→ **Exercise description**
Decide whether each statement below agrees with the BCI excerpt, and answer yes or no, quoting the deciding words from the excerpt: (a) Volume conduction generally acts as a strong lowpass filter. (b) The artifact test alone is enough to confirm that the amplifier works correctly. (c) Every user can learn to control a BCI with enough training.

For attaining a thorough understanding of the challenges of BCI systems, we suggest to read a textbook on the subject and to carry out empirical experiments.

User-related (human) errors

One potential source of challenges to the BCI system is the user (in the sense that the BCI system is having hard time with the specific users’ signal). The user-related errors can be due to e.g.

  • Inherent variability in user physiology. Users have different head shapes, cortical volumes and brain folding, and hence the electrical signal transmission from the generative sources inside the brain volume to the surface are subjected to different volume conduction transforms in different users. Thus, physiological differences is one reason why different users have very different EEGs. The volume conduction can be very destructive to the signal and generally works as a strong lowpass filter (see e.g. Nunez: “Electric Fields of the Brain: The Neurophysics of EEG, 2nd Edition”, 2005).
    Fixing it: There may be not much that can be done with this source of errors; if the differences between the electrical activities related to the different classes are not sufficiently reflected in the EEG due to physiological reasons. There is no way an EEG-based interface can do better than what is allowed by the data.
  • User skill, motivation and state. These can affect the BCI results. This is especially the case with BCI paradigms such as motor imagery which require the user to actively carry out some mental activity intensely enough. This activity can be difficult and tiring for the user. If not well instructed, the user may also be using other mental strategies than intended by the BCI designer (e.g. visual imagery instead of kinesthetic imagery).
    Fixing it: In classical motor imagery experiments, the users underwent long and repeated training sessions, and the ultimate accuracies reported were those that these users obtained after hours practice, training over several days. Not all users are able to learn to control BCI, even after training. Making the BCI session/feedback engaging and having a motivated, non-tired, and well-tutored user can help.

Bottom line: If some user doesn’t attain acceptable results and other issues have been ruled out (e.g. the BCI has been validated to work on an acceptable level with users in general), the choices may be such as 1) try to use another assistive technology for the user 2) try another user — it depends on what the goal is.

Acquisition related issues

  • Electrode positioning. EEG correlates of different BCI paradigms are typically localized differently on the scalp. The electrodes need to be placed appropriately for good results.
    Fixing it: Make sure the positioning you use makes sense wrt the BCI paradigm used. Check the literature.
  • Electrode conductivity. Electrodes need to have good conductivity or your data will consists only of noise.
    Fixing it: Check the impedance values. They should be low enough. Consult the literature for acceptable numbers. Check that the signal visually ‘looks’ like EEG. Typical checks include e.g. verifying that eye- and jaw artifacts (blink, clench) appear in the signal, as well as checking for a strong ‘alpha’ frequency component on electrodes placed on top of the occipital lobe when the user has eyes closed. Note that the artifact test is not sufficient — artifacts may appear even if the amplifier is not working correctly. Check that no channel visually differs a lot from the other channels. If some do, this typically indicates an error of electrode conductivity, as EEG channels tend to be very correlated or anticorrelated and should subsequently have similar ‘gist’. Wild hairstyles with which the electrode tends to float above the skin or move during the session are a potential source of trouble. It is especially important to get the conductivity of any potential reference or ground electrodes good. For wet electrodes, impedance problems are in the first place often fixed by adding enough gel. Broken electrodes or wires need to be replaced.

→ **Material**

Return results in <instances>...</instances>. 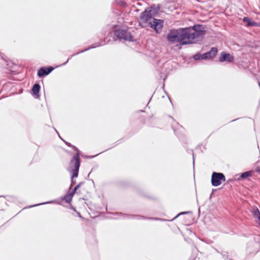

→ **Result of this task**
(a) Yes: "The volume conduction can be very destructive to the signal and generally works as a strong lowpass filter"
(b) No: "Note that the artifact test is not sufficient — artifacts may appear even if the amplifier is not working correctly."
(c) No: "Not all users are able to learn to control BCI, even after training."